With the qualitative difference in mind, the principle is non-trivial, as it states that two numerically different things must also be different in some quality. It can be traced at least as far back as ancient Stoics, and the issue was discussed even before them in connection with the doctrine of eternal recurrence. Socrates, and later Plotinus, restricted its scope to a single cosmic cycle, see The Cambridge Companion to the Stoics, p.142. The medieval doctrine of Duns Scotus, who dubbed the individuating "property" haecceity (thisness), was a way to resolve the issue of qualitative copies, while keeping the principle.

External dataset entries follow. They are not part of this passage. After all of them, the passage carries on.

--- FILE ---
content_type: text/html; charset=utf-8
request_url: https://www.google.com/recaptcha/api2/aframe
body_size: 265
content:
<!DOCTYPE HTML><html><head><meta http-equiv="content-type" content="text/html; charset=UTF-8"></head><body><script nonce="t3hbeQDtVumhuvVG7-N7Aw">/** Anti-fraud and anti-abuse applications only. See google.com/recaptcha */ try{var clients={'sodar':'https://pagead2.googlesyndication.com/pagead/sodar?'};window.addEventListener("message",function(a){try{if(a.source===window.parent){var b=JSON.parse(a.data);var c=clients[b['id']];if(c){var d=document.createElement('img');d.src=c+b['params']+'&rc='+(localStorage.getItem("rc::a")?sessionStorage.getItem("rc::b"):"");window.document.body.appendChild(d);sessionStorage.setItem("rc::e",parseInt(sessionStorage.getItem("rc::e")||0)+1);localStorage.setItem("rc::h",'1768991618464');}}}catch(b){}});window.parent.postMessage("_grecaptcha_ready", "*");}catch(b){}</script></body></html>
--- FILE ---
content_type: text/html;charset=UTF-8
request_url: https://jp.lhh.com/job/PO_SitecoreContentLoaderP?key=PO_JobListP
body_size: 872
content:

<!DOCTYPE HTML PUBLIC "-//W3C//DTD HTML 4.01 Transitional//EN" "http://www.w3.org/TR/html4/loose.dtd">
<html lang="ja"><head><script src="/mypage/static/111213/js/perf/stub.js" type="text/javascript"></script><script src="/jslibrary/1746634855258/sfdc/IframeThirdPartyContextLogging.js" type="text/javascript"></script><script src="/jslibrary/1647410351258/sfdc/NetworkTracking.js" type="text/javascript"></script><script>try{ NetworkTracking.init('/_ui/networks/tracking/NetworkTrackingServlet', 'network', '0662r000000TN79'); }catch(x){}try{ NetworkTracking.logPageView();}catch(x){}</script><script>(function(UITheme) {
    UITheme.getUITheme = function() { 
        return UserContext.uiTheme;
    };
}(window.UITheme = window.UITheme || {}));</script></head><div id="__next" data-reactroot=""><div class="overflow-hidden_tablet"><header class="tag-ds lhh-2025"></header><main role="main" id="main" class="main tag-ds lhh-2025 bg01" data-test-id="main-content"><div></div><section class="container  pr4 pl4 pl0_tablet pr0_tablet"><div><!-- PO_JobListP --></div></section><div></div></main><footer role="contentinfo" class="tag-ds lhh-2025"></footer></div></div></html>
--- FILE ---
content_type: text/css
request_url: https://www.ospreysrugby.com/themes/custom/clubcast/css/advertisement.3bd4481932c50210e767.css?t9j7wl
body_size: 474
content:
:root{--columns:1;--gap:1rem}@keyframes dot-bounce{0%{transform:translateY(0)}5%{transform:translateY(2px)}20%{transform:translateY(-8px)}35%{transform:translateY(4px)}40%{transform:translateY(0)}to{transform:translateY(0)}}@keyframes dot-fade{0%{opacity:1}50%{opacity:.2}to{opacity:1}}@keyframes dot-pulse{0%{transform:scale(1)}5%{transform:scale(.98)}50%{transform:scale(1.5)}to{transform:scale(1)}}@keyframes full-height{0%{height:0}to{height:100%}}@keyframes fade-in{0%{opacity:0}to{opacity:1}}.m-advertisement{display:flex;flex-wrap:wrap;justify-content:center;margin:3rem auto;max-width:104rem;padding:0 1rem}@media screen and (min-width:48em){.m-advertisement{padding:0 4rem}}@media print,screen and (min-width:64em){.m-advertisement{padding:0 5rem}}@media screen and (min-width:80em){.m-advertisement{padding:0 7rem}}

Modern formulation in terms of properties is due to Leibniz, who followed Stoics, see Forman, Leibniz and the Stoics: Fate, Freedom, and Providence:

"This is the principle of the identity of indiscernibles or “Leibniz’s Law”: “For it certainly must be possible to explain why [two things] are different, and that explanation must derive from some difference they contain.” A parallel principle can be found in the Stoic view that all distinct individuals are “peculiarly qualified” (idios poion) as such. For both Leibniz and the Stoics, there would be something irrational about a world in which there would be no way to explain what makes two things different in terms of their own natures."

For a modern discussion of Stoic identity theory see Lewis, Stoics on Identity and Individuation.